## 課題 1
点をつなぎ線にする生き方を綴った随筆について、「今の自分にとって、果たしてこ」から「かないまでも、美味しいとは感じなくなる。」に至るまでの全文を一字一句違えずに書き写してください。
## 課題 2
点をつなぎ線にする生き方を綴った随筆の最後の一文を受け、その後に続く文章を引き継いで書き進めてください。

2006/10/02
第3話 点をつなぎ線にする生き方
第1話、2話に渡って綴ってきた、ニートたちとの係わり合いを振り返って、最初は興味本位であろうと、偶然であろうと、それはどこかで自分が求めていた必然的な出会いであると私は考えている。
今の自分にとって、果たしてこの出会いが必要なのか、プラスになるのかと考える必要もないのではないだろうか。
20歳くらいの若い頃、私はとても刹那的な生き方をしていた。今、面白くないものは面白くない。今、必要でないものは必要ではなかった。
例えば、こんなに美味しい物はこの世にない、と思うほど好物な食べ物でもそれを食べ続けていれば、不味いとはいかないまでも、美味しいとは感じなくなる。
「特別」ではなくなるわけだ。
刹那的な私の若いときの生き方は、これと同じだったと思う。
好物が好物でなくなるから、また新たに好物を探す。それも飽きるので、また探す。そして、気がつく。「好物」をずっと「好物」として愛することができる生き方ってないのだろうかと―。それを考えて追求していくと「自分は何のために生まれてきたのか―?」「自分のやるべきことは何なのか―」ということになった。
そう考え始めたのが、22歳の時、アメリカの友人宅で2週間ボケッと過ごしていた時だ。
私たちは、「今」というスポット(点)を生きているが、それはやがて線となり、繋がっていくべきものである。果たして、自分の人生が終わるとき、その線が自分の生き様としてきれいに残っているのかどうかは、スポットの在り方に関わっている。
多くの人間が自身に問いかける「自分は何のために生まれてきたのか」は、スポットの最終到達点だ。しかし、その到達点がすぐに見える人はほとんどいないだろう。
ほとんどの人が同じ疑問で悩み、苦しみ、そして自問自答を繰り返す。

## 抽出データ
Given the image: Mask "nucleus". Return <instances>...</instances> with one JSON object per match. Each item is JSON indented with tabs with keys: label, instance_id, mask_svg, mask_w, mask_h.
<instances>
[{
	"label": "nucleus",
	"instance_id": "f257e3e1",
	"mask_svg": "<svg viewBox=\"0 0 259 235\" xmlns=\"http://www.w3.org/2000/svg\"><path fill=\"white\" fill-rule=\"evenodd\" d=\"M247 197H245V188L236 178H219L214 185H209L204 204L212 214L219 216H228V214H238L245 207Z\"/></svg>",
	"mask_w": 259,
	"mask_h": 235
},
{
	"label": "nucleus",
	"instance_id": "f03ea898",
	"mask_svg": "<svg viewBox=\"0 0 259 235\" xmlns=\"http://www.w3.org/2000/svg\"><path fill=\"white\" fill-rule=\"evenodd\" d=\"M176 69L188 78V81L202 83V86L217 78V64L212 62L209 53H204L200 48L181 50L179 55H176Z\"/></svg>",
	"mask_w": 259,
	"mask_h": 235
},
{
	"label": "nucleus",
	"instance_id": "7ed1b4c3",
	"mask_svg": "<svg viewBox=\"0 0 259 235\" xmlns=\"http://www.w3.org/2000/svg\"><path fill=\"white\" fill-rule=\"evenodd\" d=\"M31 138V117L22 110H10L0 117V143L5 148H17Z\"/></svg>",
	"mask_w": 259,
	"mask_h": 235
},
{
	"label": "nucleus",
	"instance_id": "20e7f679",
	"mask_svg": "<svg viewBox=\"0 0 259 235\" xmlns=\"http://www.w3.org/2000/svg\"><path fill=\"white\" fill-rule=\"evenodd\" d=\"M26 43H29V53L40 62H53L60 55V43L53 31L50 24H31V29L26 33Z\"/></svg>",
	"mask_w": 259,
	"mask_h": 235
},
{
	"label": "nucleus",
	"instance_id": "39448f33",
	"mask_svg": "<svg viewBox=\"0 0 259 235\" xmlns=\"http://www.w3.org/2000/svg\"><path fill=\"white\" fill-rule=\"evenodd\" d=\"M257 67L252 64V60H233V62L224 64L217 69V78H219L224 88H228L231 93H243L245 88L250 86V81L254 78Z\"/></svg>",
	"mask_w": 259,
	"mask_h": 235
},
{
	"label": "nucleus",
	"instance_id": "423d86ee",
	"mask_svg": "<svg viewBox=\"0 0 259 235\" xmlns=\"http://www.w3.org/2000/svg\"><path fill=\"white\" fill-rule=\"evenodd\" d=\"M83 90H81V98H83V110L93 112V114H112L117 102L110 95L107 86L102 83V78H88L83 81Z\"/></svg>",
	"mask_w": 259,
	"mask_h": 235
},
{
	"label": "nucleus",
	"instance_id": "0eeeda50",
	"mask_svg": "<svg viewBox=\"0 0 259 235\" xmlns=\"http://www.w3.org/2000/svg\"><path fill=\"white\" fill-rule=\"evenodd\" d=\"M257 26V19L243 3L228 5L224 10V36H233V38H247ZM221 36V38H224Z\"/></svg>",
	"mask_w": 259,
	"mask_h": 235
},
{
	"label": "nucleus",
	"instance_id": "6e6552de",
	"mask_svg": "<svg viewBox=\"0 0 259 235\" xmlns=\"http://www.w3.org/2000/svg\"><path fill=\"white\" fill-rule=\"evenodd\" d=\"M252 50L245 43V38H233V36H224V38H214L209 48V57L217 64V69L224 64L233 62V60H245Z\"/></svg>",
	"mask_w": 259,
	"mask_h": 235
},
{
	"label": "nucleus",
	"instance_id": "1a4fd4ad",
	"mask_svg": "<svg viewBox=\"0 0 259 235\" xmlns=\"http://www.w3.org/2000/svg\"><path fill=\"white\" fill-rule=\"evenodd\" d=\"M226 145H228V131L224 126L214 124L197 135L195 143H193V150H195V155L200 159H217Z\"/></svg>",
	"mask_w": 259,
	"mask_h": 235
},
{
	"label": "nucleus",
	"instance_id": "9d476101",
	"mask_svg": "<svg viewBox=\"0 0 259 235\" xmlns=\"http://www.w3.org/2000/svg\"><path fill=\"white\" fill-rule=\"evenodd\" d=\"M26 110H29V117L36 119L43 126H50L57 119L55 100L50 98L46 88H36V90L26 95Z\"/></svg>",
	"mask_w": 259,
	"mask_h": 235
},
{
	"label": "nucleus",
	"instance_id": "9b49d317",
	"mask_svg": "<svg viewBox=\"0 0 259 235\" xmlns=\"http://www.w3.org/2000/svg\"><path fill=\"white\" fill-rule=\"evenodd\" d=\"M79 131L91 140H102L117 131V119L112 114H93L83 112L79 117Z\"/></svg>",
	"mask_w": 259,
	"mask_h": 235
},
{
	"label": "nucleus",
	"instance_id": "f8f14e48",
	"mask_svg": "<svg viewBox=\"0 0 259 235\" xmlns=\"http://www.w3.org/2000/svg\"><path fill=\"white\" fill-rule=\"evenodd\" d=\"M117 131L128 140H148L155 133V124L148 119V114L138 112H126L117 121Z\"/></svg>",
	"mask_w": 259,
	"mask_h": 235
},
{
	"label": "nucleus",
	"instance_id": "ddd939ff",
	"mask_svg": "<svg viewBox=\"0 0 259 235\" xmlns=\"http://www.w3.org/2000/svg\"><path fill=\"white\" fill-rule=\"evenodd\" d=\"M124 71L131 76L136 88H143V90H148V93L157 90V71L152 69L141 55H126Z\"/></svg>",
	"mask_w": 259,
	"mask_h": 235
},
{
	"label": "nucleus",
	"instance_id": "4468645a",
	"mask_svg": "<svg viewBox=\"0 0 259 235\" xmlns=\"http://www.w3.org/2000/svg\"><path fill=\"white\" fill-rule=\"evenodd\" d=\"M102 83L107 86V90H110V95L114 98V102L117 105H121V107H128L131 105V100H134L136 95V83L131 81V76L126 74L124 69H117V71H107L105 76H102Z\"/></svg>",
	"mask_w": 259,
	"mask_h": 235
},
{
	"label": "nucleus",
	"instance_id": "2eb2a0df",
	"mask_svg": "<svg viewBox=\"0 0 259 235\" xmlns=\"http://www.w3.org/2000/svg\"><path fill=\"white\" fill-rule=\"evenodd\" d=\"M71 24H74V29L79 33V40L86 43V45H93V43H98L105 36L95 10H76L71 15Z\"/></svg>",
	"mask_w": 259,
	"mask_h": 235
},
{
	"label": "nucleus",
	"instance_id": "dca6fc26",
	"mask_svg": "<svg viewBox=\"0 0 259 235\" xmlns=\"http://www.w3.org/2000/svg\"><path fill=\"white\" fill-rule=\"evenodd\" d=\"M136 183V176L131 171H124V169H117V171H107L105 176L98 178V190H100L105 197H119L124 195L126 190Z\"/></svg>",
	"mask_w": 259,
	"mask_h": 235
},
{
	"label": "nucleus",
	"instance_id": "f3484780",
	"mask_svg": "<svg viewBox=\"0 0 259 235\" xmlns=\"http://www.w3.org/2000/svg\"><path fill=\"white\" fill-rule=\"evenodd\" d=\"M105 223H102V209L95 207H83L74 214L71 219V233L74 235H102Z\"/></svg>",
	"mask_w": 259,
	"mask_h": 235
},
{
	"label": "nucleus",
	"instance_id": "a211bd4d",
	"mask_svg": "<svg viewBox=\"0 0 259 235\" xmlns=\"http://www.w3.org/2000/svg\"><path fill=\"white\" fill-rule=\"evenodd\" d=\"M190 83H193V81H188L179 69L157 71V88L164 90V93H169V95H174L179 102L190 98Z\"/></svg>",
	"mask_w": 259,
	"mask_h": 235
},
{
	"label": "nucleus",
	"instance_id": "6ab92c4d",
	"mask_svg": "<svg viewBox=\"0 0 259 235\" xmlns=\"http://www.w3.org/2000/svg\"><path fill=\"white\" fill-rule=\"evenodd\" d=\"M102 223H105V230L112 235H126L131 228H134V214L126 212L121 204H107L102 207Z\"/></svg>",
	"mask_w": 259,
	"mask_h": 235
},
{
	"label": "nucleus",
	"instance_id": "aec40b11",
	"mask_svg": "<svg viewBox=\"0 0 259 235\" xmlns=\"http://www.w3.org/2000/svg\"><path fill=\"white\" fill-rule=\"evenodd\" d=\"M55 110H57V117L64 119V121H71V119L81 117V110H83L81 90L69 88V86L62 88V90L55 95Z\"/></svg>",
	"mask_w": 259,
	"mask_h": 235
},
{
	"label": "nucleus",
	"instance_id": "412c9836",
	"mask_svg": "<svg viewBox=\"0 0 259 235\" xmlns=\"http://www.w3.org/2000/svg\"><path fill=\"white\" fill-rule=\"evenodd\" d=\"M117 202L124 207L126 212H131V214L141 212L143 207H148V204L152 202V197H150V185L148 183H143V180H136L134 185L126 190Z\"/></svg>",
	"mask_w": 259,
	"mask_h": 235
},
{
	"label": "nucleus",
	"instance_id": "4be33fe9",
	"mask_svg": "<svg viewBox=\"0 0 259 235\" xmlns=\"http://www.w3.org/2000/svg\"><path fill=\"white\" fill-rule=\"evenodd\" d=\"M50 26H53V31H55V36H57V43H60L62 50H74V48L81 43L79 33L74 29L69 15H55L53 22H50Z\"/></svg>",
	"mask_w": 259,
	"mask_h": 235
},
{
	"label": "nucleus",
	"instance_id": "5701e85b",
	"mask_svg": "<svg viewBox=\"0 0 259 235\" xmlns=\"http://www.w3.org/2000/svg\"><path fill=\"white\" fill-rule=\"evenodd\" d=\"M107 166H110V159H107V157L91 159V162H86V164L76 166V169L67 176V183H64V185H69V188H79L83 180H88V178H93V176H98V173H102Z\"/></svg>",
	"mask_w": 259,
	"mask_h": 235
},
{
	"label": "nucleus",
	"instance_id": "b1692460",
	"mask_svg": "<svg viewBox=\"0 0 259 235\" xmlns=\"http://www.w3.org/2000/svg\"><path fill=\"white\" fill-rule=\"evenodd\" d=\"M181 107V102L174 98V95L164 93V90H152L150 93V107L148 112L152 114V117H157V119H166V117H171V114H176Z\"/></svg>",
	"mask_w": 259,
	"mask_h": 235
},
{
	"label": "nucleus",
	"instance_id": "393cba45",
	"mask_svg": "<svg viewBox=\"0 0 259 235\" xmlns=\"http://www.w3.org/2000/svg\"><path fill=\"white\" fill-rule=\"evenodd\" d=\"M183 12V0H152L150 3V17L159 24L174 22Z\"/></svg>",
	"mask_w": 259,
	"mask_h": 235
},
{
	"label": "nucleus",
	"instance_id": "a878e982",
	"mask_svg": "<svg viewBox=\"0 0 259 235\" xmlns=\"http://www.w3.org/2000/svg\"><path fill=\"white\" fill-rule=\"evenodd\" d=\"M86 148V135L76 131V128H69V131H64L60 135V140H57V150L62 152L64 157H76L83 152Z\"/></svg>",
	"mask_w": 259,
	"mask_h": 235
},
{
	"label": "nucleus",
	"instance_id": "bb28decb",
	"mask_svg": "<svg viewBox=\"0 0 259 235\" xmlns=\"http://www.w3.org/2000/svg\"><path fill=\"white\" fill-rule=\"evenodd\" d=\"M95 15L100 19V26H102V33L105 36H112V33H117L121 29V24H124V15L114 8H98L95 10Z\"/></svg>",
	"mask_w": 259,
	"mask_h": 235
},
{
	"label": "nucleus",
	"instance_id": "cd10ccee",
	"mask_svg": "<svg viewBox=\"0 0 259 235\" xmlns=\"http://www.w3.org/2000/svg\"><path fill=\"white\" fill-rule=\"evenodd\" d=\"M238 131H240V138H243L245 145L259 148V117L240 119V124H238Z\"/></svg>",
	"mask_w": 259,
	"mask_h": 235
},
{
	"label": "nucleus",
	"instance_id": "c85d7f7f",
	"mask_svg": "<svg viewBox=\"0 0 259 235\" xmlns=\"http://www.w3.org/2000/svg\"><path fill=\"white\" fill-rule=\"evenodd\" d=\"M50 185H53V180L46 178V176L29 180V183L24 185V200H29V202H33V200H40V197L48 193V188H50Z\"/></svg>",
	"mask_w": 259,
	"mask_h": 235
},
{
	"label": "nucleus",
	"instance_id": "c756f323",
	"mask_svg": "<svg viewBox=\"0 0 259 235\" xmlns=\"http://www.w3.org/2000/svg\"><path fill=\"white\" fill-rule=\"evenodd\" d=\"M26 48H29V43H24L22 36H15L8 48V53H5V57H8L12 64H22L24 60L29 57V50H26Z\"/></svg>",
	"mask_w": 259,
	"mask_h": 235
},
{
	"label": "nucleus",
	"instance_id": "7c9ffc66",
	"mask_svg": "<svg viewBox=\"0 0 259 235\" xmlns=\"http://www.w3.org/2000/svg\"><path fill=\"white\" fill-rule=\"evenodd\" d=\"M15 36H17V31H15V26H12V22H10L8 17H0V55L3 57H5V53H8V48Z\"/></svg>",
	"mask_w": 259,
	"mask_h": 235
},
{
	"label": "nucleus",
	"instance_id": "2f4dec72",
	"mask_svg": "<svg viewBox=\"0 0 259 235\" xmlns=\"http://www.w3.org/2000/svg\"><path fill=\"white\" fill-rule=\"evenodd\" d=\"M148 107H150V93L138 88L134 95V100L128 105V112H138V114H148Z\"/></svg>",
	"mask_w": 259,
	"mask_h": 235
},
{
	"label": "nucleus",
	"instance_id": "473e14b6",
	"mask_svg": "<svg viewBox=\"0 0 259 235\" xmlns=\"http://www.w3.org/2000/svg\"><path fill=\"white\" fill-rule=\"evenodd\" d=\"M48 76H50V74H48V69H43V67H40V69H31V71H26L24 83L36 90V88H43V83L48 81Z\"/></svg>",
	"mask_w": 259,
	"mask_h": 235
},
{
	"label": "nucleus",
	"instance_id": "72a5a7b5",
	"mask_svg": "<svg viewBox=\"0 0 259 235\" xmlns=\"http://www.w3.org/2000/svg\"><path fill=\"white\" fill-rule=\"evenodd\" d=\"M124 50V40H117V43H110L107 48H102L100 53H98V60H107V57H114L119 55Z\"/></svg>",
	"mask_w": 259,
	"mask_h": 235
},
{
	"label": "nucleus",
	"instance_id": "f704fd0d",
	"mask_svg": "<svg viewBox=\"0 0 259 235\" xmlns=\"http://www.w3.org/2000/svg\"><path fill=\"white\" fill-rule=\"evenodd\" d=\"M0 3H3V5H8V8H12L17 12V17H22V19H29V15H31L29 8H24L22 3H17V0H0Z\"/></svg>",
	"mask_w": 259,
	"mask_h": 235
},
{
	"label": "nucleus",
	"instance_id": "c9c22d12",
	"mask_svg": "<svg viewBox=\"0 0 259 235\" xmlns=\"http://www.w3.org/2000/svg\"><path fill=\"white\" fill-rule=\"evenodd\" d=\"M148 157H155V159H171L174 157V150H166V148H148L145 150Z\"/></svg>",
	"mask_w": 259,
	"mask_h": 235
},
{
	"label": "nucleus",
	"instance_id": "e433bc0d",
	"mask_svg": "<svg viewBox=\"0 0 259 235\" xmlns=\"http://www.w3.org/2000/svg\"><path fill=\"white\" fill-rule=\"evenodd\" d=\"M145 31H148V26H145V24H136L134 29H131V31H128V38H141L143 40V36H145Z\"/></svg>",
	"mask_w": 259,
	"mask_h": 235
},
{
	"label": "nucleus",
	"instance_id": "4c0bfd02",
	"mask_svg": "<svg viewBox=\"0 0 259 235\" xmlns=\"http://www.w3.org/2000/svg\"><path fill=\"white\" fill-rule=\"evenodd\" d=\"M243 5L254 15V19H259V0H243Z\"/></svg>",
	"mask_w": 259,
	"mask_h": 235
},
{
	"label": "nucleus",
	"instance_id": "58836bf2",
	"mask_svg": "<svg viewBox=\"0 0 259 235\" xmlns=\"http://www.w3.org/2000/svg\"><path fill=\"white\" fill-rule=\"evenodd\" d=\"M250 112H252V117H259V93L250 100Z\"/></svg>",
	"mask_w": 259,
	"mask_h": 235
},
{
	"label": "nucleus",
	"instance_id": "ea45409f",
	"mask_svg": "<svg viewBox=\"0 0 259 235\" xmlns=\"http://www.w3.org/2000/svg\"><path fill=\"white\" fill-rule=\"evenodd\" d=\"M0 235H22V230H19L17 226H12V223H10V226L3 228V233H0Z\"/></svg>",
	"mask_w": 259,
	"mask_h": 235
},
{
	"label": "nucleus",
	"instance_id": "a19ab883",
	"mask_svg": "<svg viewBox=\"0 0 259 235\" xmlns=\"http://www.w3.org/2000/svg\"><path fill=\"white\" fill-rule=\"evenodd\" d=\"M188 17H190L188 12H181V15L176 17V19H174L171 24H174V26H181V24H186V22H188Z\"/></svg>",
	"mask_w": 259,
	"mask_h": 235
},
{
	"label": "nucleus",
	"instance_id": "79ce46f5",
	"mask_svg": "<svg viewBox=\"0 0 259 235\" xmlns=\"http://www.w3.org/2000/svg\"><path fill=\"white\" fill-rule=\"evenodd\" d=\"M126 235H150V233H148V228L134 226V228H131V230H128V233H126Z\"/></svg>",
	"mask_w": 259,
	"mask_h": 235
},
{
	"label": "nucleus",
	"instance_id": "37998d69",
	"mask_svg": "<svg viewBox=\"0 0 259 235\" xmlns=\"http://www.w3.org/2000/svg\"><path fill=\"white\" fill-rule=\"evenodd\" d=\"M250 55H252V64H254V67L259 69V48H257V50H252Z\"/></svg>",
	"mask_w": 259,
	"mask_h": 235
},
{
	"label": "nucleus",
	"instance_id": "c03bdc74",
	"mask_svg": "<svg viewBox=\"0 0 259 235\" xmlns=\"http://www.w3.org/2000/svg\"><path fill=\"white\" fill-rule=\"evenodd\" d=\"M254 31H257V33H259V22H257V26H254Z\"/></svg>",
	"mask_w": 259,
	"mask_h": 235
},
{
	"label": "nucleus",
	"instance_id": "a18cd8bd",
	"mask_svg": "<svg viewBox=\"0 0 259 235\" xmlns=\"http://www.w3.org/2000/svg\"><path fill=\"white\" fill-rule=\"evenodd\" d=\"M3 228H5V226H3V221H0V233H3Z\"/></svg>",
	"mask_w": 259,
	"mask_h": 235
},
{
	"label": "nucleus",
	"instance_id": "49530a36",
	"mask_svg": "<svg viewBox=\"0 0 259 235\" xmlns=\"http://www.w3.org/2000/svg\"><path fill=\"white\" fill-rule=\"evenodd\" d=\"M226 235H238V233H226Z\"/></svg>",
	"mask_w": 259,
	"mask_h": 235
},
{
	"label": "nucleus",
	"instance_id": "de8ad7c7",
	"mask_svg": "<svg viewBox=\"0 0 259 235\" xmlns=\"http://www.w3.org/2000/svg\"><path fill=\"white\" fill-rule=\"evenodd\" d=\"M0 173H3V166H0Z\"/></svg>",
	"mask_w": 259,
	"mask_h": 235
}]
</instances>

## 演習結果 1
今の自分にとって、果たしてこの出会いが必要なのか、プラスになるのかと考える必要もないのではないだろうか。
20歳くらいの若い頃、私はとても刹那的な生き方をしていた。今、面白くないものは面白くない。今、必要でないものは必要ではなかった。
例えば、こんなに美味しい物はこの世にない、と思うほど好物な食べ物でもそれを食べ続けていれば、不味いとはいかないまでも、美味しいとは感じなくなる。

## 演習結果 2
私も同じだった。私は、毎日朝から晩まで天井とにらめっこしながら必死に自分に問いかけた。
「自分は何のために生まれてきたのだろうか―?」
そして、ひとつ、ひとつ自分の今まで歩いてきた過去を振り返った。
きっと、今まで歩いた道程に、多くのメッセージがあるはずだ。
すべてが自分に必要な体験で、そう、今ここで、天井を見つめている自分でさえ、これから生きていく上で必要な自分だ。そして、刹那的な日々を送ってきたことさえ、大切な時間。なぜなら、刹那的な時間があったからこそ、今、天井を見て、考えている自分がいるのである。
生い立ち
私は、1958年10月2日、今は亡き父、成基学園の創設者である佐々木雅一と母、梅乃の長男として生まれた。
父が43歳にして誕生した息子とあって、父は私を溺愛し、私が生まれた日には近所に紅白饅頭を配って歩くほどの喜びようだったという。
しかし、物心がつき、小学校3,4年生になるころには、父の職業と私に対する過剰な愛情、期待が私にはとてつもなく重荷になり始めた。
父は「努力」一辺倒で来た人間だった。昭和37年に成基学園(当時あすなろ学園)を設立し、昭和62年、70歳で他界するまでその「努力」は頑固なまでに貫き通された。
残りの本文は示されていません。